2013-03-20T14:39:00Z 2013-04-01T14:33:06Z Assistants sue their judicial bosses over Lake Juvenile Court successionBill Dolan, (219) 662-5328
March 20, 2013 2:39 pm  • 

CROWN POINT | Three Lake Juvenile Court magistrates are suing to stop Lake Superior Judge Nicholas Schiralli from becoming the next Lake County juvenile judge this month.

Magistrates Glenn Commons, Jeffery Miller and Charlotte Peller, who have been serving as judicial assistants for two decades, are asking the Indiana Supreme Court to give them the chance to apply for the job outgoing Lake Juvenile Judge Mary Beth Bonaventura leaves to become head of the Indiana Department of Child Services in Indianapolis.

Bonaventura said Sunday will be her last day as judge.

Kathryn Dolan, spokeswoman for the high court, said the Supreme Court clerk's office received a copy of an "original action" filed late Wednesday by "Glenn Commons et al," but the paperwork still was being processed and a public copy wasn't available.

The three magistrates, Bonaventura and Chief Superior Court Judge John Pera declined comment on the litigation.
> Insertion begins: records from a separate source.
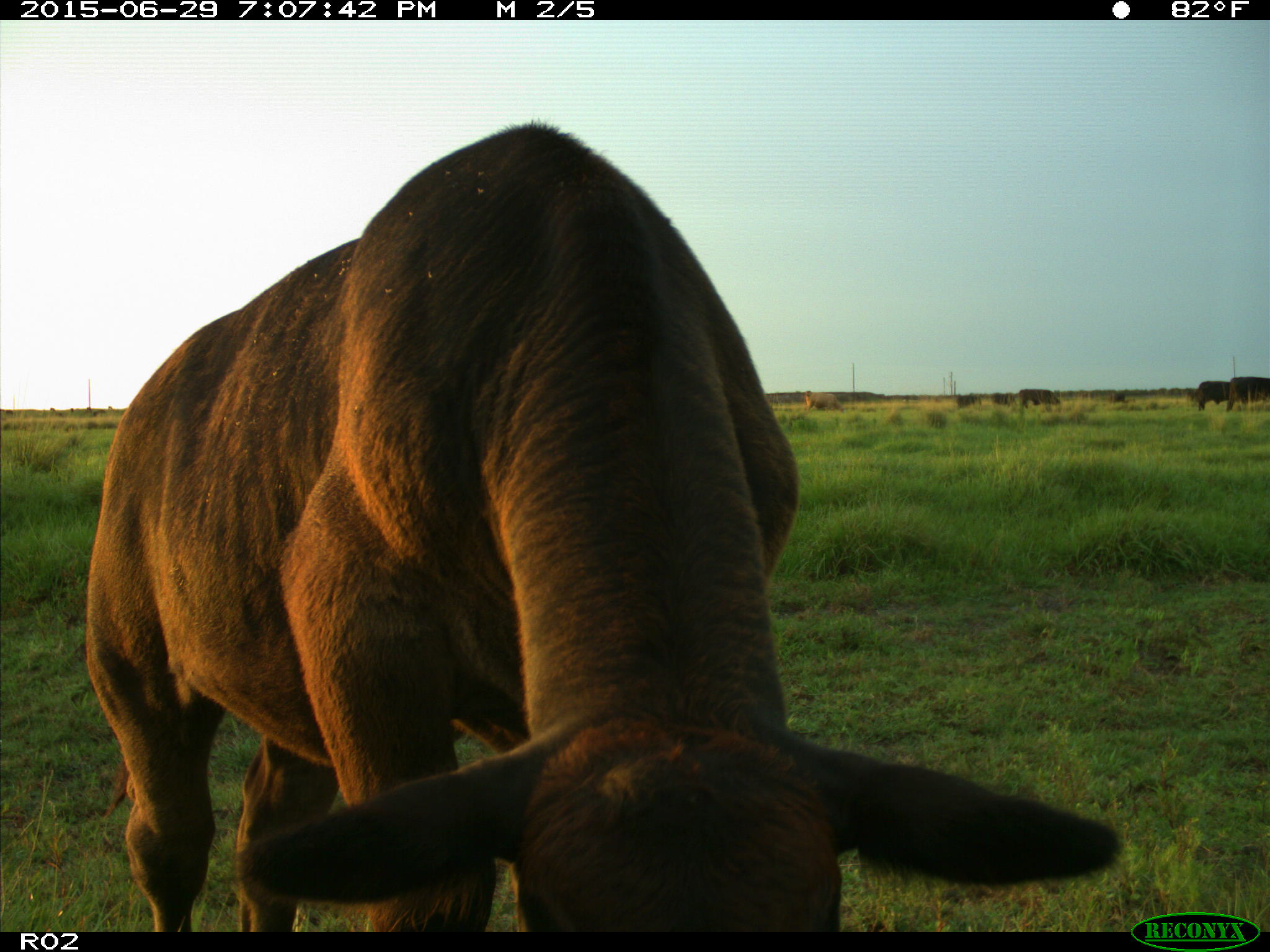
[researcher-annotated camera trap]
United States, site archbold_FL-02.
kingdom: Animalia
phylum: Chordata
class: Mammalia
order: Artiodactyla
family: Bovidae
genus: Bos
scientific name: Bos taurus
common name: domestic cow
Schiralli didn't return calls seeking comment.

The Times obtained a copy of a Verified Emergency Petition for Writ of Mandamus and Prohibition naming all 16 Lake Superior Court judges and the Lake Circuit Court judge as defendants.

It asks the high court to block all sitting Lake judges from filling the juvenile court vacancy until the high court rules whether state law is being circumvented and the judgeship is being wrongfully usurped.

Lake is one of the few counties in the state where judges are picked through merit selection. A nine-member panel of lawyers and lay people interview applicants, narrow them to three finalists and forward their names to Gov. Mike Pence.

The governor then appoints the new judge, who would serve for about two years before voters chose whether to retain or replace the judicial appointee.

However, when Bonaventura announced her departure last month, the 15 other Superior Court judges met and decided they should be first in line to take over the juvenile court.

Bonaventura objected in a recent letter to the Indiana Supreme Court, stating merit selection is the only way to name her replacement.

Magistrates Commons, Miller and Peller are adopting her argument that the other sitting judges have exceeded their authority and harmed the magistrates' opportunity for career advancement and opened the juvenile court to other legal challenges.

The petition calls on the high court to name an interim juvenile judge to sit in Schiralli's place until the matter is resolved.

It is unclear who will act as counsel for the judges or pay the legal fees.

The juvenile court presides 30,000 cases of juvenile delinquency, investigations of child abuse and neglect and litigation involving child paternity and financial support. It has a $6 million budget and a staff of 169 that includes the juvenile detention center.